Hm. Still not done with the fall-out from cloning my repo and moving it into a new location. Everything in VS looked okay at first, but there was a green squiggly green line under my solution. Mousing over it revealed this message:

Once again, VS automation facilitates the solution, but ... this process seems really messy. I have to think that I have either done something wrong, or I'm not taking the best approach. Time to Google.

The Microsoft Git Quickstart was somewhat helpful, in that it confirmed what I knew. I found this interesting question on Stack Overflow asking whether Git repos should be at the project level or solution level. Visual Studio facilitates storing at the solution level, so I'll stick with that for now. Well, since no quick advice on approach is forthcoming, I'll charge ahead and research this later. I'm either going to get this repo working, or hit a wall. Either way, I'm going to go through this exercise again start to finish so I understand what is involved when I clone a solution.

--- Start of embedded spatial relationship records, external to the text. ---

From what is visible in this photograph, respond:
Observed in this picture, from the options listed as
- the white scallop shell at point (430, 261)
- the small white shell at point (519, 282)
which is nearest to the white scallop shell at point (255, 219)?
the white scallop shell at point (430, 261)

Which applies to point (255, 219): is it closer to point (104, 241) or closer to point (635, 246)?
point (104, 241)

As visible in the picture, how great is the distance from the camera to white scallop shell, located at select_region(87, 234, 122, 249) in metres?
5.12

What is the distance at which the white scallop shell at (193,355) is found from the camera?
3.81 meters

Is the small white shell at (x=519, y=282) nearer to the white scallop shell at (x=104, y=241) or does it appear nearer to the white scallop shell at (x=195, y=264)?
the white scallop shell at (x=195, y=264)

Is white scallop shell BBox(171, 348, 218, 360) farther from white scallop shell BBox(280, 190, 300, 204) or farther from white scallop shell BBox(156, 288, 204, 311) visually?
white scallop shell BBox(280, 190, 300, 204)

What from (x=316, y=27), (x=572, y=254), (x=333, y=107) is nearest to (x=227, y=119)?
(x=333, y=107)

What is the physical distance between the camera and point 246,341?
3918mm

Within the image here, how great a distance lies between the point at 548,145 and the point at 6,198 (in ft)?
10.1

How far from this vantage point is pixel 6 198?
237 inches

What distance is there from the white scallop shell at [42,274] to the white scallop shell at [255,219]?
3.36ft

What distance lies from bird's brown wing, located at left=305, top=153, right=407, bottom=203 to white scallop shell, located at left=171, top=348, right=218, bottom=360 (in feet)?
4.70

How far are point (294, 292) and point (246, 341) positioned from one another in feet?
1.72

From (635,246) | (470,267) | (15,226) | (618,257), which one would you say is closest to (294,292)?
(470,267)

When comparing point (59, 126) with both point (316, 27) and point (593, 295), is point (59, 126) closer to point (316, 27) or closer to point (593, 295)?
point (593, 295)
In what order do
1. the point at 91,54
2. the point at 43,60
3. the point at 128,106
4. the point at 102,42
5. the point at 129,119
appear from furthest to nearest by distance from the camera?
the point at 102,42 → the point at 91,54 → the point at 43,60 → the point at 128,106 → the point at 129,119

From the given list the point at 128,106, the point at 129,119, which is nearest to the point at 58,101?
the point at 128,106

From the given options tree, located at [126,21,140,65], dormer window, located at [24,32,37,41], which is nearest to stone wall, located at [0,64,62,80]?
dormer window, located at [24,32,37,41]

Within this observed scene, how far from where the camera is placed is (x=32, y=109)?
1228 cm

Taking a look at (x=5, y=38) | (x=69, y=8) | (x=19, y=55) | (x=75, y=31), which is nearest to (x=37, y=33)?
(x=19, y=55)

Back to my squiggly line... Following the instructions, I right clicked on the solution and chose "Manage NuGet Packages". VS found the missing packages and facilitated the install. Even after the action completed, the green squiggle remained with the same message. There were a number of updates available, so I installed those as well. Green squiggle was still there. I right clicked on the solution and chose Clean and the green squiggle disappeared. Several supporting files were changed during the NuGet update, so I did a Commit / Push to get those changes out to the remote repository.

So! Ready to go, right?

Wrong. Ok... What the heck? Right click the solution, choose Restore NuGet Packages and I'm told everything is fine.

Clearly, I've got configuration issues. Hm. Stack Overflow seems to think I need to fix the relative paths in my .csproj file, That was part of the problem. There were references to a  ..\packages folder, which did not exist. The error message mentions Microsoft.Net.Compilers.1.3.2, which I did not see in my solution's \packages folder. How are packages missing? Shouldn't they have been part of the solution in Git? I browsed for the package with the NuGet manager and installed it.

One frustrating hour later... the package installed had a different folder name. I found the original package path in Program Files under Microsoft Web Tools. The vidly.csproj file is pointing to the right path, but VS still says the wrong path. I tried putting the missing package in the "wrong" path and it still did not care. The same error message appeared. Very frustrating.

Sigh... this is technology in the raw. You want to jump right in and start something new, but you are hamstrung by the setup. Time to cut my losses.

Goals for Day 4

Tomorrow, I'm going to create a new repo in GitHub, clone it locally and rebuild this basic project. Then, I'm going to move the project to a new folder and see what happens. I need to understand all of the dependencies these prefab projects have and where they are located.